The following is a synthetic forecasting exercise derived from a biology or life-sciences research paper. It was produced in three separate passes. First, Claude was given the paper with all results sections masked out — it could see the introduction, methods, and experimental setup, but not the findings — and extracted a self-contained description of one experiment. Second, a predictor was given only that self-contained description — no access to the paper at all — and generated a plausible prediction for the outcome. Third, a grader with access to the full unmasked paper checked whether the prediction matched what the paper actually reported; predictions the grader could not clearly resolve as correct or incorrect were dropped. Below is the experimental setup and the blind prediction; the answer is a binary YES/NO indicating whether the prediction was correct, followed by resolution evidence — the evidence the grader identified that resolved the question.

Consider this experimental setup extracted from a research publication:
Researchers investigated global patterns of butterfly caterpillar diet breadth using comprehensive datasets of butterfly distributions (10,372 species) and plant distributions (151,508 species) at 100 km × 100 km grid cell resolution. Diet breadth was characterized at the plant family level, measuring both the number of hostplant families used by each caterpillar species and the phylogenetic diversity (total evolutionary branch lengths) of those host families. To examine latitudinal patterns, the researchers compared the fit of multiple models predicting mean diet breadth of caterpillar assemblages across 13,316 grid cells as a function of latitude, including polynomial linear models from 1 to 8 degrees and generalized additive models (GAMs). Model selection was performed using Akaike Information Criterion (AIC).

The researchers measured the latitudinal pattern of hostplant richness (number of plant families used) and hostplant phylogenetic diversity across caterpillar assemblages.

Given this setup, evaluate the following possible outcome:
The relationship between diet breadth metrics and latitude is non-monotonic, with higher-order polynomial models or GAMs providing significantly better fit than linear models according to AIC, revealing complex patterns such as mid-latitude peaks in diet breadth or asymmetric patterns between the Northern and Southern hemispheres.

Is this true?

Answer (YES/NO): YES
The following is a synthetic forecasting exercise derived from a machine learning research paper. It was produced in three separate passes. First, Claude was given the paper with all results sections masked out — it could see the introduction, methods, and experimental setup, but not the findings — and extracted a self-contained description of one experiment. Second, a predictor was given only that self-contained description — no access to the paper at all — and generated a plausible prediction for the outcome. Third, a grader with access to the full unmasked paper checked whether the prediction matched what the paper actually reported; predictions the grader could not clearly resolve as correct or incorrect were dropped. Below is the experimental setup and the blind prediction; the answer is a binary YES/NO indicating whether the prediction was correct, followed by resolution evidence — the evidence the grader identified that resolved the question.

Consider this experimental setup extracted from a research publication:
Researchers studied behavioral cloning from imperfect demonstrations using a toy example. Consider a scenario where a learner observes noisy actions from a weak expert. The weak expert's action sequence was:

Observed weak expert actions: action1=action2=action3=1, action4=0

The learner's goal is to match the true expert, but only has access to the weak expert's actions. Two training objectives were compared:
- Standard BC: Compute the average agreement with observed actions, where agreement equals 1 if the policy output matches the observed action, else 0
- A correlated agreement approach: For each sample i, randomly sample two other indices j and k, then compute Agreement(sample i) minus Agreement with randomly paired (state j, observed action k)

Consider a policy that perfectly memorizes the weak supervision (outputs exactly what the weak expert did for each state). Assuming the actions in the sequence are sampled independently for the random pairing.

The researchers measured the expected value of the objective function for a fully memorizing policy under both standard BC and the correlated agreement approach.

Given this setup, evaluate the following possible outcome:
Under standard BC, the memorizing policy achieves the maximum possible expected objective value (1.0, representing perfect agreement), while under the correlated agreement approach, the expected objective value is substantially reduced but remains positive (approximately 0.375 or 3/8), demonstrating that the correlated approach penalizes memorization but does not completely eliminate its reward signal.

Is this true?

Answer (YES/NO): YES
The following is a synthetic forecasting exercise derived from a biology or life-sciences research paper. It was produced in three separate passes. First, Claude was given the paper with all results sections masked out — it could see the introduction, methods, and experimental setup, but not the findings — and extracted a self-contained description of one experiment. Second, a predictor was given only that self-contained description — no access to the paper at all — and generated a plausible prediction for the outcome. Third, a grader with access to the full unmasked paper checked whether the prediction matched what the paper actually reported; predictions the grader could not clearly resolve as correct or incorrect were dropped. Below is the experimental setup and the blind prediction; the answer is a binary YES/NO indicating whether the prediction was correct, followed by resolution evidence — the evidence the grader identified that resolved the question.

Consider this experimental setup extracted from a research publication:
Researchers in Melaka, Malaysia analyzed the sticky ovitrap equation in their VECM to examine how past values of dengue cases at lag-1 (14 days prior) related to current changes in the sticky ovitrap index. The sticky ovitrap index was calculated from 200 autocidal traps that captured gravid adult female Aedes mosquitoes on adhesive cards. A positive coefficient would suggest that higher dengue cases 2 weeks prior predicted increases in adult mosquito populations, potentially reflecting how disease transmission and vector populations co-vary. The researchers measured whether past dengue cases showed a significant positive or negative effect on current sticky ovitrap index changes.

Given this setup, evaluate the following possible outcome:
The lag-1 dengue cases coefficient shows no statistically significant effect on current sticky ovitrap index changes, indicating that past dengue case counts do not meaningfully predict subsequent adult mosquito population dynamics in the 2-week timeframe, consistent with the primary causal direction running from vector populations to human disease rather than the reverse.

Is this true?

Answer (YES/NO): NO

..............................

[GOAL OF THE EXERCISE] What lines of the material above contain "where"? Return each of them.

[OUTPUT FOR THIS EXERCISE]
Researchers studied behavioral cloning from imperfect demonstrations using a toy example. Consider a scenario where a learner observes noisy actions from a weak expert. The weak expert's action sequence was:
- Standard BC: Compute the average agreement with observed actions, where agreement equals 1 if the policy output matches the observed action, else 0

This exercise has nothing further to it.